I originally thought it was an issue with batch norm statistics, but Alexnet has no batchnorm layers.

sgugger · March 18, 2019, 11:31pm

Did you put your model in eval the two times? I don’t know what could be the reason (I initially thought of BatchNorm too).

noachr · March 18, 2019, 11:33pm

I had been (though not in the gist); I just added calls to learn.model.eval() in both locations and the result is the same – the activations change slightly.

sgugger · March 18, 2019, 11:34pm

How slightly?
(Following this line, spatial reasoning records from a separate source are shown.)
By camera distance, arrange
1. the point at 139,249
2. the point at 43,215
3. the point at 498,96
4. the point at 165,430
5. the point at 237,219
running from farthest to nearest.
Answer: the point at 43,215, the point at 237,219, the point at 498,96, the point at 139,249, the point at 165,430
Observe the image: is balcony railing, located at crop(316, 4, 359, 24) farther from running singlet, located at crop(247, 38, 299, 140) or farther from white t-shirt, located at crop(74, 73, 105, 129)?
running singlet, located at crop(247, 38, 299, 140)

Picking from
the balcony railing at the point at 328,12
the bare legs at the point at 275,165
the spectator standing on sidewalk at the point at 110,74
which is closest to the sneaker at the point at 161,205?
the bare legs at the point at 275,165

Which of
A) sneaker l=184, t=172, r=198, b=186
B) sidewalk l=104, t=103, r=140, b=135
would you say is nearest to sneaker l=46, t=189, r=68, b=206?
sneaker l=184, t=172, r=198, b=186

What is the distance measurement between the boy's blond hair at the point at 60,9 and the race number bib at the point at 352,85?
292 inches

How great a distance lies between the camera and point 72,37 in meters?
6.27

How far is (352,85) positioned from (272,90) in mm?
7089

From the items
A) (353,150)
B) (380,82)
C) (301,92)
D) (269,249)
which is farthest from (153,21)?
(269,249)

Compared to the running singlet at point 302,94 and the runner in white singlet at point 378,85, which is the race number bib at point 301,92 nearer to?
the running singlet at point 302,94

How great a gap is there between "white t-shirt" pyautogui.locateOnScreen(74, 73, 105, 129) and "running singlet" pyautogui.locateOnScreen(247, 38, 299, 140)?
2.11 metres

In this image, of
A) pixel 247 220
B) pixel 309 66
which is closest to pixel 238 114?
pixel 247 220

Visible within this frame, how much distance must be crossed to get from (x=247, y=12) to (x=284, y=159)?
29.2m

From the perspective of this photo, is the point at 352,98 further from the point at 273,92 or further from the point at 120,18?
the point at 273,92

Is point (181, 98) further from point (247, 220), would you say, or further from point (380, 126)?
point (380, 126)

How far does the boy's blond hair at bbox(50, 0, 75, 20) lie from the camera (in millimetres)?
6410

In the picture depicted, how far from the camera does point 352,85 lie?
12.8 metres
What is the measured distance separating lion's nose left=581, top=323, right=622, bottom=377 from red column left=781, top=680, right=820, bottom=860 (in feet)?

Are you on GPU?

noachr · March 18, 2019, 11:37pm

I am on GPU. For example, after training one epoch a single feature map in the output goes from:
tensor([[0.6377, 0.0000, 0.0000],
[1.7095, 1.3126, 0.0102],
[0.0000, 0.0000, 0.0000]], device=‘cuda:0’)

To
tensor([[0.6377, 0.0000, 0.0000],
[1.7083, 1.3123, 0.0083],
[0.0000, 0.0000, 0.0000]],

Edit: and after training for 10 epochs, the resulting output becomes:
[[0.6370, 0.0000, 0.0000],
[1.7006, 1.3142, 0.0000],
[0.0000, 0.0000, 0.0000]],

sgugger · March 18, 2019, 11:48pm

Did you check your weights are exactly the same as before? With a save of the model then a load an checking with torch.all_close?

noachr · March 18, 2019, 11:52pm

I checked by saving the state dict of the base before and after, and running:

for key in prev_sd.keys():
    if not torch.equal(prev_sd[key],post_sd[key]):
        print(key)

No keys were printed.
I just tried again using torch.allclose instead, and got the same result.

sgugger · March 19, 2019, 12:19am

Are you sure you don’t have any kind of augmentation on your data?

noachr · March 19, 2019, 12:43am

Not using augmentation. In addition, I am only grabbing a batch of data once x,y = next(iter(data.valid_dl)) and using the same batch for both tests.

noachr · March 19, 2019, 1:46am

I’ve done some more tests, and this only seems to occur when using Alexnet or vgg16/19 as the base network. I tried resnets and densenets, and it doesn’t happen in those cases.

sgugger · March 19, 2019, 1:19pm

And if you do the predictions ten times in a row without doing training in the middle, do you always get the same exact result?

noachr · March 19, 2019, 6:11pm

Yes, without training in the middle I always get identical results.